A further mechanism whereby fatty acids might affect the risk of type 2 diabetes is through blood cholesterol levels, which are inversely associated with risk of type 2 diabetes [40]. A meta-analysis of 60 trials revealed that SFAs increase total cholesterol and LDL-cholesterol levels, whereas MUFAs and PUFAs have the opposite effect, and that all types of fatty acid increase HDL-cholesterol levels [41]. The minor allele (C) of both rs174547 and rs102275 is associated with decreased levels of LDL-cholesterol, HDL-cholesterol and total cholesterol [42]. Thus, we would have expected a higher rather than lower odds of type 2 diabetes for the minor allele of rs174547 and rs102275 if the associations were mediated by cholesterol levels.

Conclusions

This MR study showed that genetic predisposition to higher plasma ALA, LA, POA and OA levels and lower EPA, DPA, AA and SA levels was associated with lower odds of type 2 diabetes, lower fasting glucose levels and higher HOMA-B score.
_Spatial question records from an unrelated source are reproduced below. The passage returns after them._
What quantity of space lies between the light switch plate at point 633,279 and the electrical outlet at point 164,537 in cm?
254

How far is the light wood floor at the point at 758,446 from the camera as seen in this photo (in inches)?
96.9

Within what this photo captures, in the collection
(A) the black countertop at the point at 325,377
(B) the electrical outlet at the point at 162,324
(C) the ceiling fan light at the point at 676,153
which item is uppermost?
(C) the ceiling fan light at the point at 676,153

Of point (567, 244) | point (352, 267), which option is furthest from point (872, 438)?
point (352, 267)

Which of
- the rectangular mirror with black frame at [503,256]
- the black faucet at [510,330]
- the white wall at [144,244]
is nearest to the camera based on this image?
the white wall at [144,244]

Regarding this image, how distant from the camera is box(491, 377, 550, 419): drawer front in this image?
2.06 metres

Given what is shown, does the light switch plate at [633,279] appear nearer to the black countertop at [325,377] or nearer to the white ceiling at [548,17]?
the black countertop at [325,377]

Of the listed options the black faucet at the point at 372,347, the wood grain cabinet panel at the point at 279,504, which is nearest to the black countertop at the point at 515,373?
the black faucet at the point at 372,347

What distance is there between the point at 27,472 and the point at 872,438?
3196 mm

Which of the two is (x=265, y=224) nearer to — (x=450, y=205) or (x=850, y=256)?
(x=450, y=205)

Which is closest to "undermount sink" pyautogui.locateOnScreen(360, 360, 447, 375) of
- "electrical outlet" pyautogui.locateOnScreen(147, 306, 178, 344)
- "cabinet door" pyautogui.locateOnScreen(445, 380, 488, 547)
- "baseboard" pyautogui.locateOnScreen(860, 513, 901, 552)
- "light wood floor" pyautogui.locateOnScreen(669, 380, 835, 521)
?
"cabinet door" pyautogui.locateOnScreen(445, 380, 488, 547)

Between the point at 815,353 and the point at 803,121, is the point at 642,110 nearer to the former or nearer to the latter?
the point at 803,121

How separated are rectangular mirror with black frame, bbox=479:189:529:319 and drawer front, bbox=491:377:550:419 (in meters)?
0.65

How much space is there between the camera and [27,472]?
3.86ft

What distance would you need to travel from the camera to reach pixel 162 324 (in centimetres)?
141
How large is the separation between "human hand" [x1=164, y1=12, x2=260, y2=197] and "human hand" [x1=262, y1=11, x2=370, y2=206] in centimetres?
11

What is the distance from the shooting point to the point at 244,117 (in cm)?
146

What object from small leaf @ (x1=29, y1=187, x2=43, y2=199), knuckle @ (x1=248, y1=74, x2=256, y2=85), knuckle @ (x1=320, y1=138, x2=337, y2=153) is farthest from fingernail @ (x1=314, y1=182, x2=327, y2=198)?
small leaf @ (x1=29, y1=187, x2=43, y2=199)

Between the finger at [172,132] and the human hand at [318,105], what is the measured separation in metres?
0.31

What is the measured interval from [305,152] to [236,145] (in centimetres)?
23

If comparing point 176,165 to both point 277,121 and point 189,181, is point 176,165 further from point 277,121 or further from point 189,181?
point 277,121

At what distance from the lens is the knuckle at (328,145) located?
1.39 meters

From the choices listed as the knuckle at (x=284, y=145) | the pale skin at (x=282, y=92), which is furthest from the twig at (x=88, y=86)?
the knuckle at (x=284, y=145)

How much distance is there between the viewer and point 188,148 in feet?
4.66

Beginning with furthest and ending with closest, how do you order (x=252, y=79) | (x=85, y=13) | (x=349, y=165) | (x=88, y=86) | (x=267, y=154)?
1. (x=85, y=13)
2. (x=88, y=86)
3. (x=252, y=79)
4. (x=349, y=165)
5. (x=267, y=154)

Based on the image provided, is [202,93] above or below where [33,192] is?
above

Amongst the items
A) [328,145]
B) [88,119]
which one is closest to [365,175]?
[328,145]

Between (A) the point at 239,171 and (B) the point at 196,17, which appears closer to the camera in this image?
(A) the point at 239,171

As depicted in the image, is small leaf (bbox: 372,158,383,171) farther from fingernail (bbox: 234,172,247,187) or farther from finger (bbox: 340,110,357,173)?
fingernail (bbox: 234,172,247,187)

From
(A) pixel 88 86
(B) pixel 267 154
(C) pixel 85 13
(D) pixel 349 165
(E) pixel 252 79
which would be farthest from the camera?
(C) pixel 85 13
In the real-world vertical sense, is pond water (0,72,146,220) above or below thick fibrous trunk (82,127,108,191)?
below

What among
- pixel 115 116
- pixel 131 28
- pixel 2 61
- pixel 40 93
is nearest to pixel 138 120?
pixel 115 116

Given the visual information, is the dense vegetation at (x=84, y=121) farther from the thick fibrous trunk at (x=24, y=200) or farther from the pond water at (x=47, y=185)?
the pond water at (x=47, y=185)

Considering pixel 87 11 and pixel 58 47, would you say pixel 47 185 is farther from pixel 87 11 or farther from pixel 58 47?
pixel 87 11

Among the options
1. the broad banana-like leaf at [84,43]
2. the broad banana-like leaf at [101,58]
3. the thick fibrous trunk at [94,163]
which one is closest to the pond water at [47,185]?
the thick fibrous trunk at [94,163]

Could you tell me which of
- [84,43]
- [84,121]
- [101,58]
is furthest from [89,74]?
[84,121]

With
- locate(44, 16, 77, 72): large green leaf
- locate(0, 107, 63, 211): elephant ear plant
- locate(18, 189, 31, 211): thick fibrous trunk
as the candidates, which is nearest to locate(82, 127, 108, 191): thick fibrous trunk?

However, the causality for any individual fatty acid, except POA, cannot be inferred from this study due to the high correlation between the fatty acids. Notably, the observed associations, except that for POA, appeared to be driven by genetic variants in or close to FADS1/2. Replication of our finding for POA in an independent MR study would provide strong evidence for a causal effect. Further research is needed to unravel the role of individual fatty acids in the prevention of type 2 diabetes.